### STUDY QUESTIONS
1. Answer these questions using the PAA ionization excerpt. Put each answer on its own line, marked (a), (b) or (c).
(a) Which FTIR band of the carboxylic acid group drops in intensity as pH increases, and what wavenumber range does it span?
(b) How did the viscosities of PVP solutions and the thicknesses of spin-cast PVP films behave across the pH range?
(c) Under what conditions were the PAA films solvent vapor–annealed and then thermally annealed?
2. Condense the paragraph of the PAA ionization excerpt that begins "We further measured viscosities" into a short bulleted list that keeps its main facts.
3. Carry the PAA ionization excerpt forward from its last sentence, writing the part that would come next.

### EXTRACT TO READ
* * * * * * *
FTIR spectroscopy was used to confirm and quantify the extent of ionization of PAA. Figure 1C shows the FTIR spectra of PAA films spin-cast from solutions of different pH. The decrease in intensity of the carbonyl (–C=O) stretching band (1680 to 1730 cm−1) of the carboxylic acid (–COOH) group with pH and the concomitant increase in the intensity of the asymmetric carboxylate (–COO) stretching band (1556 to 1594 cm−1) indicate ionization of the PAA chains (17). The degree of ionization (α) of PAA as a function of solution pH (Fig. 1D), calculated from the areal ratio of peaks corresponding to ionized and unionized acidic groups fitted assuming Gaussian distributions and the same extinction coefficient for the two bands (fig. S4) (18), matches with previously reported trends (17). A theoretical charge balance calculation for the PAA solution yielded similar values for α, confirming that PAA retains its ionization in the thin-film state (see the Supplementary Materials). The FTIR spectra of PVP at different values of pH are nearly identical, consistent with its nonelectrolyte nature (fig. S5A).

We further measured viscosities of PAA solutions at different pH and elastic moduli and porosities of PAA thin films fabricated from solutions at different pH to quantify the three ionization-induced effects, namely, polymer chain extension (19), chain stiffening (20), and chain packing (19), respectively. As shown in Fig. 2A, the relative viscosity, ηr (=ηpolymerwater; ηwater = 10−3 Pa∙s), increases with solution pH, indicating that coulombic repulsion between ionized carboxylic acid groups stretches out the PAA chains, resulting in an extended morphology and, hence, increased solution viscosity (21). Under the same spin-casting conditions, the trend in film thickness (df) matches well with that of solution viscosity, suggesting that the extended conformations of PAA chains in solution are likely preserved in the thin films. We note that it is likely upon spin casting that the Na+ ions condense close to the negatively charged carboxylate pendant groups of PAA to maintain charge neutrality, reducing the degree of chain extension in the thin films. However, a previous atomic force microscopy (AFM) study on spin-cast samples of a brush polymer with grafted PAA side chains demonstrated systematic extension in chain morphology as pH increased (22), corroborating our assertion that at least some level of chain extension is preserved in the solid-state films. In contrast, the viscosities of PVP solutions and the film thicknesses for spin-cast PVP samples remained unchanged across the pH range, as expected (fig. S5B).

Fig. 2 Effects of PAA ionization and their contributions toward enhancement in κ.

(A) Relative viscosity, ηr (=ηpolymerwater; ηwater = 10−3 Pa·s), of a 2 wt % solution of PAA and film thickness, df, of spin-cast samples (from 0.5 wt % solution) as a function of pH. (B) Elastic modulus of blade-coated PAA (MW, 450,000) films measured by nanoindentation. The error bar shows SD of measurements at four different points on the film. (C) Contributions from the three ionization-induced effects toward enhancement in thermal conductivity of spin-cast PAA films. κ at different pH is noted above the bars. (D) Thermal conductivities of solvent vapor–annealed PAA films compared to those of as-made samples. PAA films were solvent vapor–annealed at 90°C for 30 min, followed by thermal annealing at 100°C for 15 min.
* * * * * * *
### DATA PROVIDED
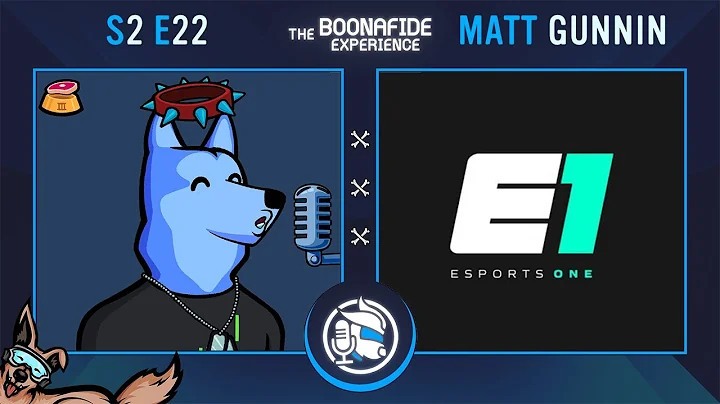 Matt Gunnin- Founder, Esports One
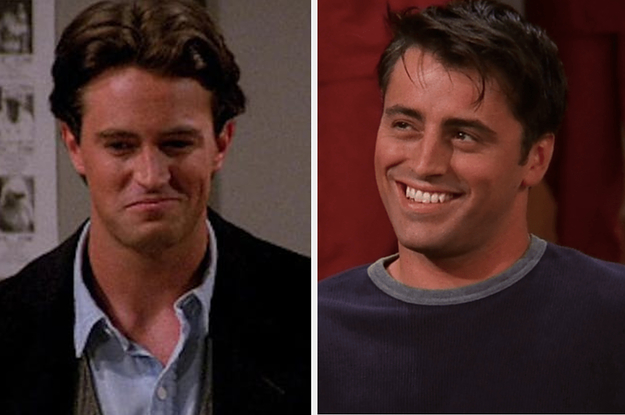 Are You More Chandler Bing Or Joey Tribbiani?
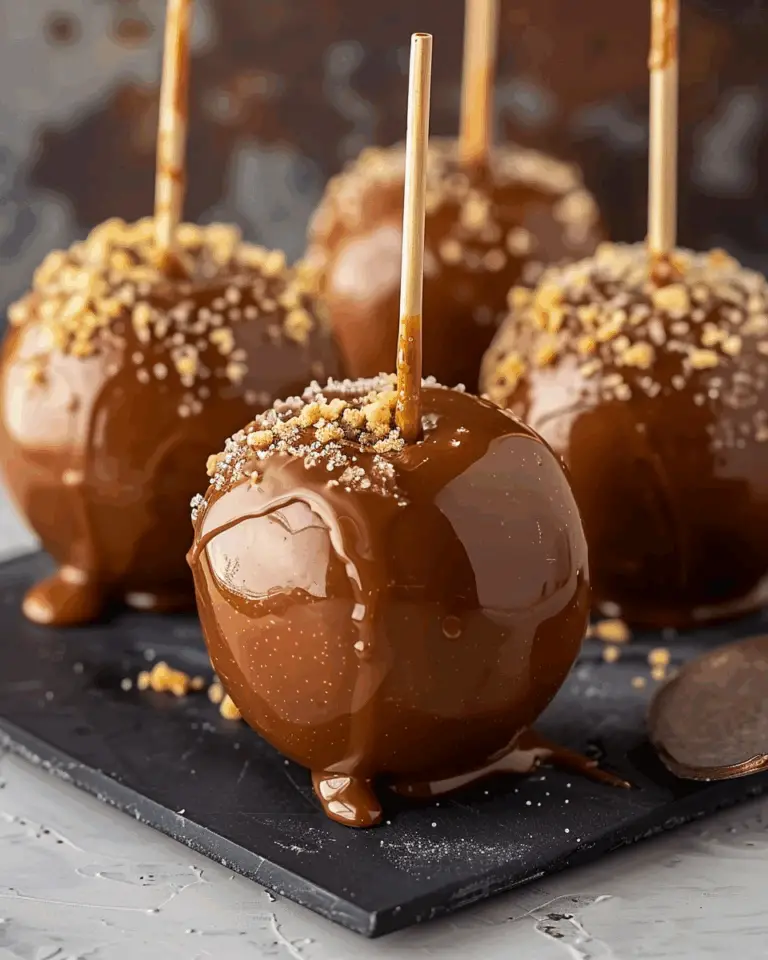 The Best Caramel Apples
* * * * * * *
### ANSWERS TO EACH TASK
1.
(a) The carbonyl (–C=O) stretching band, from 1680 to 1730 cm−1.
(b) Both remained unchanged across the pH range.
(c) Solvent vapor annealing was done at 90°C for 30 min, followed by thermal annealing at 100°C for 15 min.

2.
- Viscosities of PAA solutions, plus elastic moduli and porosities of PAA thin films, were measured at different pH. These measurements quantify three ionization-induced effects: chain extension, chain stiffening and chain packing.
- Relative viscosity of PAA solutions rises with pH (Fig. 2A). Coulombic repulsion between ionized carboxylic acid groups stretches the chains into an extended morphology, which raises viscosity.
- Under the same spin-casting conditions, film thickness follows the viscosity trend. This suggests the extended chain conformations are likely preserved in the films.
- During spin casting, Na+ ions likely condense near the carboxylate groups, which would reduce chain extension in the films.
- A previous AFM study on a brush polymer with grafted PAA side chains showed chain extension increasing with pH. This supports the view that at least some extension survives in the solid films.
- PVP solution viscosities and PVP film thicknesses stayed unchanged across the pH range.

3.
Because of the inherent difficulty of performing nanoindentation (23, 24) on nanoscale spin-cast films, micrometer-thick blade-coated PAA (MW, 450,000; atactic) films (25) were used for elastic modulus (E) measurement (fig. S6). As shown in Fig. 2B, elastic modulus increased from 10.96 ± 0.07 GPa at pH 1 to 28.53 ± 0.83 GPa at pH 12. A similar chain stiffening effect caused by reduced chain segmental mobility due to strong ionic interactions between the negatively charged polymer chains and the surrounding positive cationic coordination sphere (26) is generally attributed for the large increase in glass transition temperature (Tg) of PAA with ionization (27). Film porosity data, measured by positronium annihilation lifetime spectroscopy (PALS) (fig. S7), showed a 33% drop from pH 4 to 12, which is consistent with the trend of ionization-dependent bulk density for partially ionized PAA (28).

Furthermore, grazing incidence x-ray diffraction (GI-XRD) measurements carried out on spin-cast PAA films did not show any sign of polymer crystallinity (fig. S8), thereby ruling out any crystallinity-related contribution to the measured thermal conductivity. A broad diffused peak, known as amorphous halo, can be seen for all samples, which is characteristic of amorphous polymers including PAA (29) and PAA salts (30).

Film morphology and contributions from NaOH inclusions

To rule out the possible contributions of NaOH crystals that could potentially act as high-κ fillers to measured thermal conductivity, we calculated the maximum possible volume fraction of NaOH crystals (VNaOH) in the resulting polymer films (see the Supplementary Materials). These NaOH crystals formed from residual Na+ and OH ions in the polymer solution could act as high-κ fillers and contribute to thermal conductivity enhancement. However, on the basis of the known amount of PAA and NaOH added in the polymer solutions at various pH, the calculated VNaOH was found to be negligible (VNaOH ~1.65% for the highest pH 12 sample) except for an additional sample (not shown in the data of Figs. 1B and 2), for which excess NaOH was added specifically to probe the potential contribution of NaOH crystals (shown in Fig. 3, A and B). Although crystals were not observed in the samples except for the one with excess NaOH, a Maxwell model was nevertheless used to predict the thermal conductivities that would be expected if the NaOH crystals were homogeneously distributed within the film as nanosized spherical fillers (31), for comparison with values measured for chain-extended PAA films. A volumetric percolation threshold equal to 25% is required for appreciable κ enhancement in these composites; this is not reached even for the highest pH PAA film (pH 12; VNaOH = 1.65%). The fact that the measured PAA thermal conductivities are significantly greater than Maxwell-predicted values (Fig. 3C) indicates that κ enhancement due to ionization-induced effects dominates over the possible contributions of high-κ fillers over the range of pH selected.

Fig. 3 Tapping-mode AFM and SEM analyses of PAA films.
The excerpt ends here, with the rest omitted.